# SOURCE PASSAGE
• • • • • • •

University of Florida College of Pharmacy graduate students Amy Alleyne and Corey Perkins earned second place awards in the UF Graduate Student Diversity Research Day poster contest, April 6.
Alleyne, a third-year student in the department of pharmacodynamics, investigated the role of sigma-1 receptors in the context of substance use disorder. She found that activation of sigma-1 receptors within brain regions that regulate reward reduces neuronal signaling. She also determined that treating mice with a sigma-1 receptor antagonist speeds up recovery to meth-induced side effects, revealing a potential target for the treatment of substance use disorder.
Perkins, a second-year graduate student in the department of pharmaceutics, presented on acinar ductal metaplasia, or ADM, which is the initiating event of pancreatic ductal adenocarcinoma, or PDAC. Blacks have a higher incidence and mortality of PDAC in comparison to non-white Hispanics and whites. Perkins studied the rate of transdifferentiation of ADM in these three races, as well as how the process of ADM responds to two different drug treatments, LLL12B (STAT3 inhibitor) and TSA (HDAC inhibitor). Her initial findings reveal diabetic Blacks are more resistant and have a slower rate of recovery from ADM using these two compounds.

• • • • • • •

# TO DO
How would the article on the UF pharmacy students' poster awards carry on past its final sentence? Write the next paragraph. The lines after this play no role in any task.

• • • • • • •

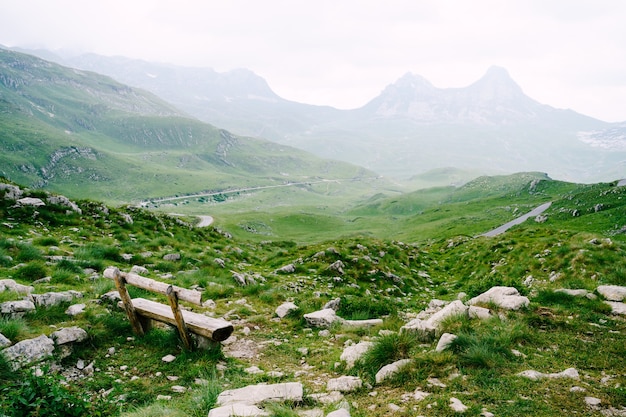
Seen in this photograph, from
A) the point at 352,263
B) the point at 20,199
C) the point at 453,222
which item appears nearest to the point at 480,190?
the point at 453,222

• • • • • • •

# RESULT OF THE EXERCISE
UF’s Organization for Graduate Student Advancement and Professional Development and the Black Graduate Student Organization hosted Graduate Student Diversity Research Day virtually this year. The annual event provides graduate students with the opportunity to present their research to other UF students and faculty during an hour-long poster session. All students, regardless of their identities or research focus, were encouraged to participate in the poster session.